Many people suffering from eczema are searching for natural alternatives to either use instead of steroid therapies, or to be used as a ‘steroid holiday’ to give a break between steroid treatments. Customers have shared their stories with Skinfix relating how happy they were to find an alternative that worked. In fact, our Eczema Balm has been an identified eczema treatment for over a century! However, at Skinfix we respect science as much as we believe in mother nature and we wanted to test our theory that a natural eczema therapy can work as well as a drug.
This past year we partnered with Stephens and Associates Research facility in Colorado Springs and worked with Dr. Michael Babcock, MD, FAAD and Dr. Deborah Henderson, MD, FAAD to recruit people with dermatitis and/or eczema on the body. We then launched a 4-week double-blind, randomized controlled clinical study to prove that Skinfix Eczema Balm was equally effective to 1% hydrocortisone cream. Proving equivalence would be very exciting because it would mean that Skinfix Eczema Balm presented a natural alternative to a commonly recommended over the counter (OTC) eczema treatment.
A total of 37 men and women who had clinically determined mild to moderate eczema were selected to participate in this trial. A baseline was conducted and then each participant was given their assigned treatment, either Eczema Balm or Hydrocortisone cream, and applied it on their eczema flare-ups 2 times per day. Participants were assessed at 2 and 4 weeks and efficacy of the treatments were measured by various tools: SCORAD (an established, well recognized clinical tool used to assess the extent and severity of eczema, Investigator’s Global Improvement Assessment (the dermatologists’ snapshot of overall disease severity, Dermatology Life Quality Index (DLQI) (a validated 10-question questionnaire that assesses the impact of skin conditions on quality of life), and transepidermal water loss (TEWL) (a well-accepted indication of skin barrier health).

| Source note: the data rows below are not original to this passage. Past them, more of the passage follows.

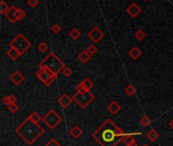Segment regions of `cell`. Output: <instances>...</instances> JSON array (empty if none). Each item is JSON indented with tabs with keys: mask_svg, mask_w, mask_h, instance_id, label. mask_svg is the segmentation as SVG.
Segmentation results:
<instances>
[{
	"mask_svg": "<svg viewBox=\"0 0 173 146\" xmlns=\"http://www.w3.org/2000/svg\"><path fill=\"white\" fill-rule=\"evenodd\" d=\"M126 133L111 121L106 119L92 133V138L100 146H118L124 140Z\"/></svg>",
	"mask_w": 173,
	"mask_h": 146,
	"instance_id": "cell-1",
	"label": "cell"
},
{
	"mask_svg": "<svg viewBox=\"0 0 173 146\" xmlns=\"http://www.w3.org/2000/svg\"><path fill=\"white\" fill-rule=\"evenodd\" d=\"M14 132L23 139L28 145H33L40 137L44 134V128L41 127L38 123L33 122L28 117L21 122Z\"/></svg>",
	"mask_w": 173,
	"mask_h": 146,
	"instance_id": "cell-2",
	"label": "cell"
},
{
	"mask_svg": "<svg viewBox=\"0 0 173 146\" xmlns=\"http://www.w3.org/2000/svg\"><path fill=\"white\" fill-rule=\"evenodd\" d=\"M38 67H47L54 73H56V74H58L59 72H61L63 70V68L65 67V64L54 52H51L49 53V55H47L43 59V61L40 62Z\"/></svg>",
	"mask_w": 173,
	"mask_h": 146,
	"instance_id": "cell-3",
	"label": "cell"
},
{
	"mask_svg": "<svg viewBox=\"0 0 173 146\" xmlns=\"http://www.w3.org/2000/svg\"><path fill=\"white\" fill-rule=\"evenodd\" d=\"M36 75L38 79L41 80L46 86H50L58 78V74H56L47 67H38V70L37 71Z\"/></svg>",
	"mask_w": 173,
	"mask_h": 146,
	"instance_id": "cell-4",
	"label": "cell"
},
{
	"mask_svg": "<svg viewBox=\"0 0 173 146\" xmlns=\"http://www.w3.org/2000/svg\"><path fill=\"white\" fill-rule=\"evenodd\" d=\"M72 98L82 110H85L94 101L95 96L90 91H76Z\"/></svg>",
	"mask_w": 173,
	"mask_h": 146,
	"instance_id": "cell-5",
	"label": "cell"
},
{
	"mask_svg": "<svg viewBox=\"0 0 173 146\" xmlns=\"http://www.w3.org/2000/svg\"><path fill=\"white\" fill-rule=\"evenodd\" d=\"M9 47H13L14 49H16L20 53V55H23L29 49V47H31V42H29L23 34H18V35L10 42Z\"/></svg>",
	"mask_w": 173,
	"mask_h": 146,
	"instance_id": "cell-6",
	"label": "cell"
},
{
	"mask_svg": "<svg viewBox=\"0 0 173 146\" xmlns=\"http://www.w3.org/2000/svg\"><path fill=\"white\" fill-rule=\"evenodd\" d=\"M43 122L46 124V126L50 129V130H54L59 126V124L62 122V118L55 110H50L48 113L43 117Z\"/></svg>",
	"mask_w": 173,
	"mask_h": 146,
	"instance_id": "cell-7",
	"label": "cell"
},
{
	"mask_svg": "<svg viewBox=\"0 0 173 146\" xmlns=\"http://www.w3.org/2000/svg\"><path fill=\"white\" fill-rule=\"evenodd\" d=\"M88 38L91 40L93 43H98L101 39L104 37V34L101 31L100 29L97 28V27H94L91 31L88 33Z\"/></svg>",
	"mask_w": 173,
	"mask_h": 146,
	"instance_id": "cell-8",
	"label": "cell"
},
{
	"mask_svg": "<svg viewBox=\"0 0 173 146\" xmlns=\"http://www.w3.org/2000/svg\"><path fill=\"white\" fill-rule=\"evenodd\" d=\"M94 86V83L91 79L85 78L76 86V91H90V89Z\"/></svg>",
	"mask_w": 173,
	"mask_h": 146,
	"instance_id": "cell-9",
	"label": "cell"
},
{
	"mask_svg": "<svg viewBox=\"0 0 173 146\" xmlns=\"http://www.w3.org/2000/svg\"><path fill=\"white\" fill-rule=\"evenodd\" d=\"M141 11H142V9L137 3H132L131 5L127 8V13L133 18H137V16L141 13Z\"/></svg>",
	"mask_w": 173,
	"mask_h": 146,
	"instance_id": "cell-10",
	"label": "cell"
},
{
	"mask_svg": "<svg viewBox=\"0 0 173 146\" xmlns=\"http://www.w3.org/2000/svg\"><path fill=\"white\" fill-rule=\"evenodd\" d=\"M73 98L69 96L67 93H63L61 96L58 98V104L62 107L63 109H67L69 106L72 104Z\"/></svg>",
	"mask_w": 173,
	"mask_h": 146,
	"instance_id": "cell-11",
	"label": "cell"
},
{
	"mask_svg": "<svg viewBox=\"0 0 173 146\" xmlns=\"http://www.w3.org/2000/svg\"><path fill=\"white\" fill-rule=\"evenodd\" d=\"M10 81H12V83L14 85H19L24 81V76L23 75V73L20 71H14L9 77Z\"/></svg>",
	"mask_w": 173,
	"mask_h": 146,
	"instance_id": "cell-12",
	"label": "cell"
},
{
	"mask_svg": "<svg viewBox=\"0 0 173 146\" xmlns=\"http://www.w3.org/2000/svg\"><path fill=\"white\" fill-rule=\"evenodd\" d=\"M16 10H17V7L15 6H11L10 9L8 10L7 12L4 15L6 16V18L10 21L12 23H15L17 21V18H16Z\"/></svg>",
	"mask_w": 173,
	"mask_h": 146,
	"instance_id": "cell-13",
	"label": "cell"
},
{
	"mask_svg": "<svg viewBox=\"0 0 173 146\" xmlns=\"http://www.w3.org/2000/svg\"><path fill=\"white\" fill-rule=\"evenodd\" d=\"M129 56L133 60H137L142 56V51L138 48V47H133V48L129 51Z\"/></svg>",
	"mask_w": 173,
	"mask_h": 146,
	"instance_id": "cell-14",
	"label": "cell"
},
{
	"mask_svg": "<svg viewBox=\"0 0 173 146\" xmlns=\"http://www.w3.org/2000/svg\"><path fill=\"white\" fill-rule=\"evenodd\" d=\"M107 110H109V112L110 114L116 115L120 111V106L115 101H114V102H111L109 106H107Z\"/></svg>",
	"mask_w": 173,
	"mask_h": 146,
	"instance_id": "cell-15",
	"label": "cell"
},
{
	"mask_svg": "<svg viewBox=\"0 0 173 146\" xmlns=\"http://www.w3.org/2000/svg\"><path fill=\"white\" fill-rule=\"evenodd\" d=\"M70 135L71 137H73V138H75V139H78L81 137V135L83 134V131L81 130V128L79 126H74V127H72L71 128V130H70Z\"/></svg>",
	"mask_w": 173,
	"mask_h": 146,
	"instance_id": "cell-16",
	"label": "cell"
},
{
	"mask_svg": "<svg viewBox=\"0 0 173 146\" xmlns=\"http://www.w3.org/2000/svg\"><path fill=\"white\" fill-rule=\"evenodd\" d=\"M2 102L5 106L7 107H9L11 105H14L17 102V98L15 96H13V94H10V96H6L5 97H3V100H2Z\"/></svg>",
	"mask_w": 173,
	"mask_h": 146,
	"instance_id": "cell-17",
	"label": "cell"
},
{
	"mask_svg": "<svg viewBox=\"0 0 173 146\" xmlns=\"http://www.w3.org/2000/svg\"><path fill=\"white\" fill-rule=\"evenodd\" d=\"M146 137L148 138L149 141L151 142H155L159 138V133L155 130V129H151V130L146 134Z\"/></svg>",
	"mask_w": 173,
	"mask_h": 146,
	"instance_id": "cell-18",
	"label": "cell"
},
{
	"mask_svg": "<svg viewBox=\"0 0 173 146\" xmlns=\"http://www.w3.org/2000/svg\"><path fill=\"white\" fill-rule=\"evenodd\" d=\"M6 54H7V56H8V57H9L11 60H16V59L20 56V53H19L16 49H14L13 47H9V49L7 50Z\"/></svg>",
	"mask_w": 173,
	"mask_h": 146,
	"instance_id": "cell-19",
	"label": "cell"
},
{
	"mask_svg": "<svg viewBox=\"0 0 173 146\" xmlns=\"http://www.w3.org/2000/svg\"><path fill=\"white\" fill-rule=\"evenodd\" d=\"M90 58H91V56H90V54L86 50L82 51V52L78 55V59L81 63H87L90 60Z\"/></svg>",
	"mask_w": 173,
	"mask_h": 146,
	"instance_id": "cell-20",
	"label": "cell"
},
{
	"mask_svg": "<svg viewBox=\"0 0 173 146\" xmlns=\"http://www.w3.org/2000/svg\"><path fill=\"white\" fill-rule=\"evenodd\" d=\"M125 93L127 94L128 96H133L134 94L136 93V88L133 84H129L128 86L125 88Z\"/></svg>",
	"mask_w": 173,
	"mask_h": 146,
	"instance_id": "cell-21",
	"label": "cell"
},
{
	"mask_svg": "<svg viewBox=\"0 0 173 146\" xmlns=\"http://www.w3.org/2000/svg\"><path fill=\"white\" fill-rule=\"evenodd\" d=\"M69 36H70V38L73 39V40H78L81 36V33L79 32L78 29H73L70 31V33H69Z\"/></svg>",
	"mask_w": 173,
	"mask_h": 146,
	"instance_id": "cell-22",
	"label": "cell"
},
{
	"mask_svg": "<svg viewBox=\"0 0 173 146\" xmlns=\"http://www.w3.org/2000/svg\"><path fill=\"white\" fill-rule=\"evenodd\" d=\"M152 123V121H151V119L148 117V116H143V117L141 118L140 120V124L143 126V127H148L150 124Z\"/></svg>",
	"mask_w": 173,
	"mask_h": 146,
	"instance_id": "cell-23",
	"label": "cell"
},
{
	"mask_svg": "<svg viewBox=\"0 0 173 146\" xmlns=\"http://www.w3.org/2000/svg\"><path fill=\"white\" fill-rule=\"evenodd\" d=\"M9 9H10L9 5H8V4L4 1V0H2L1 3H0V12H1L2 14H5Z\"/></svg>",
	"mask_w": 173,
	"mask_h": 146,
	"instance_id": "cell-24",
	"label": "cell"
},
{
	"mask_svg": "<svg viewBox=\"0 0 173 146\" xmlns=\"http://www.w3.org/2000/svg\"><path fill=\"white\" fill-rule=\"evenodd\" d=\"M28 118L32 120L33 122H34V123H38V122L41 121V120H43V119H41V116L38 115L37 112H33V113L28 116Z\"/></svg>",
	"mask_w": 173,
	"mask_h": 146,
	"instance_id": "cell-25",
	"label": "cell"
},
{
	"mask_svg": "<svg viewBox=\"0 0 173 146\" xmlns=\"http://www.w3.org/2000/svg\"><path fill=\"white\" fill-rule=\"evenodd\" d=\"M145 37H146V33L143 31V29H138V31L135 33V38L138 41H142Z\"/></svg>",
	"mask_w": 173,
	"mask_h": 146,
	"instance_id": "cell-26",
	"label": "cell"
},
{
	"mask_svg": "<svg viewBox=\"0 0 173 146\" xmlns=\"http://www.w3.org/2000/svg\"><path fill=\"white\" fill-rule=\"evenodd\" d=\"M25 16V12L21 9V8H18L17 7V10H16V18H17V21L18 20H21Z\"/></svg>",
	"mask_w": 173,
	"mask_h": 146,
	"instance_id": "cell-27",
	"label": "cell"
},
{
	"mask_svg": "<svg viewBox=\"0 0 173 146\" xmlns=\"http://www.w3.org/2000/svg\"><path fill=\"white\" fill-rule=\"evenodd\" d=\"M38 50L40 51L41 53H45L48 51V45H47V43L45 42H42L41 44H38Z\"/></svg>",
	"mask_w": 173,
	"mask_h": 146,
	"instance_id": "cell-28",
	"label": "cell"
},
{
	"mask_svg": "<svg viewBox=\"0 0 173 146\" xmlns=\"http://www.w3.org/2000/svg\"><path fill=\"white\" fill-rule=\"evenodd\" d=\"M61 72H62V74H63L65 77H70V76L72 75V73H73V71H72L71 68H69V67H67V66H65Z\"/></svg>",
	"mask_w": 173,
	"mask_h": 146,
	"instance_id": "cell-29",
	"label": "cell"
},
{
	"mask_svg": "<svg viewBox=\"0 0 173 146\" xmlns=\"http://www.w3.org/2000/svg\"><path fill=\"white\" fill-rule=\"evenodd\" d=\"M45 146H62L61 144H60L59 142L56 139H54V138H52V139H50L48 142L46 143V145Z\"/></svg>",
	"mask_w": 173,
	"mask_h": 146,
	"instance_id": "cell-30",
	"label": "cell"
},
{
	"mask_svg": "<svg viewBox=\"0 0 173 146\" xmlns=\"http://www.w3.org/2000/svg\"><path fill=\"white\" fill-rule=\"evenodd\" d=\"M86 51L90 54V56H92V55H94V54H96V52H97V48L95 47L94 45H90L87 49H86Z\"/></svg>",
	"mask_w": 173,
	"mask_h": 146,
	"instance_id": "cell-31",
	"label": "cell"
},
{
	"mask_svg": "<svg viewBox=\"0 0 173 146\" xmlns=\"http://www.w3.org/2000/svg\"><path fill=\"white\" fill-rule=\"evenodd\" d=\"M51 29H52V32H53L54 34H59V33H61V31H62V28L60 27V24H53L52 25V28H51Z\"/></svg>",
	"mask_w": 173,
	"mask_h": 146,
	"instance_id": "cell-32",
	"label": "cell"
},
{
	"mask_svg": "<svg viewBox=\"0 0 173 146\" xmlns=\"http://www.w3.org/2000/svg\"><path fill=\"white\" fill-rule=\"evenodd\" d=\"M8 110H9L10 113H12V114H15L16 112L19 110V107L17 106V104H14V105H11V106L8 107Z\"/></svg>",
	"mask_w": 173,
	"mask_h": 146,
	"instance_id": "cell-33",
	"label": "cell"
},
{
	"mask_svg": "<svg viewBox=\"0 0 173 146\" xmlns=\"http://www.w3.org/2000/svg\"><path fill=\"white\" fill-rule=\"evenodd\" d=\"M28 3L29 6L33 8L38 4V0H28Z\"/></svg>",
	"mask_w": 173,
	"mask_h": 146,
	"instance_id": "cell-34",
	"label": "cell"
},
{
	"mask_svg": "<svg viewBox=\"0 0 173 146\" xmlns=\"http://www.w3.org/2000/svg\"><path fill=\"white\" fill-rule=\"evenodd\" d=\"M169 126H170V127H171V128L173 129V119H172L171 121L169 122Z\"/></svg>",
	"mask_w": 173,
	"mask_h": 146,
	"instance_id": "cell-35",
	"label": "cell"
},
{
	"mask_svg": "<svg viewBox=\"0 0 173 146\" xmlns=\"http://www.w3.org/2000/svg\"><path fill=\"white\" fill-rule=\"evenodd\" d=\"M130 146H138V143H137V141H136L135 143H133L132 145H130Z\"/></svg>",
	"mask_w": 173,
	"mask_h": 146,
	"instance_id": "cell-36",
	"label": "cell"
},
{
	"mask_svg": "<svg viewBox=\"0 0 173 146\" xmlns=\"http://www.w3.org/2000/svg\"><path fill=\"white\" fill-rule=\"evenodd\" d=\"M143 146H150V145H148V144H144V145H143Z\"/></svg>",
	"mask_w": 173,
	"mask_h": 146,
	"instance_id": "cell-37",
	"label": "cell"
},
{
	"mask_svg": "<svg viewBox=\"0 0 173 146\" xmlns=\"http://www.w3.org/2000/svg\"><path fill=\"white\" fill-rule=\"evenodd\" d=\"M144 1H148V0H144Z\"/></svg>",
	"mask_w": 173,
	"mask_h": 146,
	"instance_id": "cell-38",
	"label": "cell"
}]
</instances>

The results confirmed that Skinfix Eczema Balm is as safe and effective as 1% hydrocortisone cream for the treatment of eczema. In addition, it helps strengthen the skin barrier with continued use. This means that people living with eczema have another, natural and steroid free treatment option. Our Eczema Balm is formulated with natural active medicinal ingredients approved by the FDA and Health Canada for treating eczema including; Colloidal Oatmeal, Sweet Almond Oil, Zinc Oxide and Allantoin. Skinfix Eczema Balm is a clinically proven alternative to steroid treatment, or you can consider using it in conjunction with prescription therapies. Everyone’s treatment is different – but we believe in the power of choice and healing your skin on your terms.